It is telling that the line from which this play's title comes is "No pity in history." It's the 17th Century, during a civil war in Britain, and of course the war is not remotely civil. A cook has been shot--possibly by "friendly fire"--and is dying noisily, full of kvetching and insight. A mason tries to stay outside the fray, working on tombs in a church, but the fray finds him. The army believes that they are the strongest and will win because God is on their side. The opposing army would describe itself in much the same way.

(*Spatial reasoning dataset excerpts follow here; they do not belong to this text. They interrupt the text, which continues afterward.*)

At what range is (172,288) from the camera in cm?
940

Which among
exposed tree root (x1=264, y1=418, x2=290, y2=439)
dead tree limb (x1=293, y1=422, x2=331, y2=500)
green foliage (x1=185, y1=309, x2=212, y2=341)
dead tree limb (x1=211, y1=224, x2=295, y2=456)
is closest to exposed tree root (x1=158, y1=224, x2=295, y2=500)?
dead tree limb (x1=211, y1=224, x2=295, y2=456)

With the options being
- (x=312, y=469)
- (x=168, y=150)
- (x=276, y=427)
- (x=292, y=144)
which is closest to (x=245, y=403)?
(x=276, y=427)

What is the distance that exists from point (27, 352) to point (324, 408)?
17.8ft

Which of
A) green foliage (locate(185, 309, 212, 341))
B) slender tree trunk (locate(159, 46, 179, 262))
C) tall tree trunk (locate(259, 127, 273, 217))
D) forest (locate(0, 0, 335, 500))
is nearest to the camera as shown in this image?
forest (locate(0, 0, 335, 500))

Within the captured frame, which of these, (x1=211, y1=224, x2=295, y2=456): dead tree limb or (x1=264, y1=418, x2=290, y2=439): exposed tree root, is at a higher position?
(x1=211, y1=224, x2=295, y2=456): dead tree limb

Jonathan Tindle, Christopher Marshall Photo: Stan Barough
Pity in History runs a packed 65 minutes, and its depth and breadth are remarkable. It has much to say about war, religion, human nature, and art, and it is wise and frequently funny. The production at PTP/NYC, running through August 5, unfortunately does not do it justice. While there is some excellent acting (in particular, Steven Dykes as the mason and Jonathan Tindle as the cook), and some of the direction (Richard Romagnoli) and design is effective, the dialogue is too frequently unintelligible, particularly when the soldiers speak in unison. Pity in History was initially a radio play, with impressively economical writing, and every word counts. Or would count if we could hear them. I read the script this morning and would say that the PTP/NYC production loses at least 20% of the plot, meaning, and wit. (A friend said that, because there was so much she could not understand, she ended up checking out and barely watching the show.)
Steven Dykes, Matt Ball Photo: Stan Barouh
I regret that this review is ending up to be so harsh, because the play is truly impressive and parts of the production are excellent, but unintelligibility is the fault that can perhaps most completely derail a play.